I attended Sunday school with my new friend and enjoyed it so much that I stayed for the 11 a.m. worship service. I was so touched with Rev. James Brown’s sermon that day, that on the very next visit, I joined the church. To be honest, I think what touched me most was the children’s choir, where youngsters my age sang to the hand-clapping and foot-stomping beat of the congregation, while Shirley Brown (the pastor’s daughter) banged away at the upright piano.
Now 66 years later, Mae and I are still the best of friends. I credit her simple invitation — “Will you go to Sunday school with me next Sunday?” with our enduring friendship.
Now back to Friend Sunday. The Friend Church initiative was developed by Outreach, Inc., a leader in providing church communications resources, to equip churches of all sizes and denominations in providing their members with the perfect opportunity to invite a friend.
According to Scott Evans, founder and CEO of Outreach, “The latest Barna research shows that 43 percent of Americans are now unchurched, and another 8 percent attend sporadically. We want to help churches continue to reach their communities by hosting a special Sunday that lets people know they are welcome in church.”
An Outreach survey showed that last year 90 percent of churches participating helped to motivate people to invite friends and family. The participating churches experienced an average 35 percent attendance increase on that day, which helped churches to build on the rest of the year.
Church leaders who are interested in participating in Friend Sunday should go to www.friendsunday.com to sign up and to let individuals know where they can find a welcoming church in their area that is participating. There are also resources for churches on the website that includes a new 2015 kit to help churches plan a more effective outreach; new videos; and invitational tools.
While a church kit with helpful information sound great, and I am sure, will work, the one thing that worked for me was a simple invitation from my life-long friend Mae: “Will you come with me to Sunday school on Sunday?”
Thank you Mae, for helping me on the start of my journey with the Lord.
Baha’is to screen ‘To Light a Candle’ film Sunday
The Baha’is of Miami Dade invites the community to a special screening of the movie To Light a Candle at 10:30 a.m.
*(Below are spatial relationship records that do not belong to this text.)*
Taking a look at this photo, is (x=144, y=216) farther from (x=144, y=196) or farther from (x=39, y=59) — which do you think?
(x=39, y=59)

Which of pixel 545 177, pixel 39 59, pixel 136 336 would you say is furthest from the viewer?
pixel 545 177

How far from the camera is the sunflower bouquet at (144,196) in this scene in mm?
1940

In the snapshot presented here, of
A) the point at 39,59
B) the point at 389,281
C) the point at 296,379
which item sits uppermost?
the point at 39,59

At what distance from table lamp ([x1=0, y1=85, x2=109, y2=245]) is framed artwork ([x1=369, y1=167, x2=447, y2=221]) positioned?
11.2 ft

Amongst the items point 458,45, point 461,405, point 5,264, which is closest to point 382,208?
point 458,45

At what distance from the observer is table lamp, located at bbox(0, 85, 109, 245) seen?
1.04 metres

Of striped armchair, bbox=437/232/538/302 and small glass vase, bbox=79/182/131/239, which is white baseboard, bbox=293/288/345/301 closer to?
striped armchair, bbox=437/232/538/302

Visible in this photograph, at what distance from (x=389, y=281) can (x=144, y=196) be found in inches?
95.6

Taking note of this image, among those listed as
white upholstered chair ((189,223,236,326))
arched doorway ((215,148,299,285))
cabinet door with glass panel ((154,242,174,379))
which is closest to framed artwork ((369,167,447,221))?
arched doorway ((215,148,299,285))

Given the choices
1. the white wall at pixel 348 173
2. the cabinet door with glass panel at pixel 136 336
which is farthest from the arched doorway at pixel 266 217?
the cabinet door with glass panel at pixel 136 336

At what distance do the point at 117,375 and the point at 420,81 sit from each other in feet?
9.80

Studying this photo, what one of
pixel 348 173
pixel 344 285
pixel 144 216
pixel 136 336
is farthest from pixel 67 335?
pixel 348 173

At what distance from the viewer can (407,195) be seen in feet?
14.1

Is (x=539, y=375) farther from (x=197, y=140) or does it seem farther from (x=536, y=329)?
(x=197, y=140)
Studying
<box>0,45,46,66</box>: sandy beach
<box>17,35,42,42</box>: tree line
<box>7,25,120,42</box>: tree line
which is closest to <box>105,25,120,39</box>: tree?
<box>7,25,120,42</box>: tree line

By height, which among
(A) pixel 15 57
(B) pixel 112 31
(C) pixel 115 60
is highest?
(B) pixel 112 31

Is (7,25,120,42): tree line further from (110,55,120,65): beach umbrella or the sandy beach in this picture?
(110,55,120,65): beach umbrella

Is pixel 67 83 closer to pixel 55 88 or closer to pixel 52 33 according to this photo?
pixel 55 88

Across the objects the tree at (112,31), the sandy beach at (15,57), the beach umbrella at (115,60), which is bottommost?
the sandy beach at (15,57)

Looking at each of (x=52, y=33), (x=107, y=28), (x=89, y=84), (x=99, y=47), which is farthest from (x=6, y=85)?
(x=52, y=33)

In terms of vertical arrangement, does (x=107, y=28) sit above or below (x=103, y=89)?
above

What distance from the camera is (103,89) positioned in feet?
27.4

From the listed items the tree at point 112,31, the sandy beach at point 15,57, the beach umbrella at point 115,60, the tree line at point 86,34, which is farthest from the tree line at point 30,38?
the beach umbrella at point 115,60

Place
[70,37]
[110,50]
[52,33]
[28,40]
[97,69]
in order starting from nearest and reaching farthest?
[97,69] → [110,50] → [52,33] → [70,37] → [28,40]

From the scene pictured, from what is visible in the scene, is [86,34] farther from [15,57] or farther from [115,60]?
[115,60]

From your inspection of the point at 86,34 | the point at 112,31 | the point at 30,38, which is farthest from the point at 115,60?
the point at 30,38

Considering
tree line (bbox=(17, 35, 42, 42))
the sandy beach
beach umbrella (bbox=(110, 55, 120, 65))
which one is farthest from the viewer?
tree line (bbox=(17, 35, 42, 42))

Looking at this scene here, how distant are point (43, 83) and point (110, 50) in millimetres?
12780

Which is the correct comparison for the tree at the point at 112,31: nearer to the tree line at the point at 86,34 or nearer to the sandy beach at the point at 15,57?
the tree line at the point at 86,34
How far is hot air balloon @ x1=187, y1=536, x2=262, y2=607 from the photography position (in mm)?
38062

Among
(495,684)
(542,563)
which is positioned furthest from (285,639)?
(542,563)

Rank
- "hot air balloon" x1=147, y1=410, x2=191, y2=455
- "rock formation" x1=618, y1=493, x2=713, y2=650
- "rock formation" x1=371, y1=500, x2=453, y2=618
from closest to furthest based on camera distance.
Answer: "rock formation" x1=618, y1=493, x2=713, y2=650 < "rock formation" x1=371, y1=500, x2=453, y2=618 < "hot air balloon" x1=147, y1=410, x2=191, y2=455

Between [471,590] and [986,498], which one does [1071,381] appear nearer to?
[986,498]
Sunday at the Miami Baha’i Center, 9300 S. Dixie Hwy., Suite 209.
The film tells the story of the persecution of the Baha’is in Iran and is produced by Canadian filmmaker Maziar Behari. Behari is not a member of the Baha’i faith, but was attracted to the topic while making Rosewater with Jon Stewart.
To Light a Candle chronicles the lives of Iran’s Baha’is, who through their commitment to spreading knowledge have established the Baha’i Institute of Higher Education to strengthen its community and combat persecution. The film is directed by Behari, who is an Iranian-Canadian journalist and filmmaker.
Showing the film is a part of a global effort to draw attention to the Iranian government’s denial of the right to higher education for any member of the Baha’i Faith, that country’s largest non-Muslim religious minority.
Following the film, there will be a panel discussion and light refreshments will be served. It’s free. For more information call 786-472-2240.
Installation service March 1 at Plymouth Congregational Church
Last week, we welcomed the Rev. Alvin W. Bunis Jr. to our community when he was named the new pastor of Plymouth Congregational Church in Coconut Grove.
The congregation invites the community to Bunis’ installation service at 4 p.m. March 1. Everyone is welcome at the sacred service.
For more information, email Liz Miller at firstname.lastname@example.org.
Beth David yard and rummage sale on Sunday
Beth David Congregation at 2625 SW Third Ave. will have a yard and rummage sale from 8 a.m. to 2 p.m. Sunday to benefit the synagogue and Gordon Schools.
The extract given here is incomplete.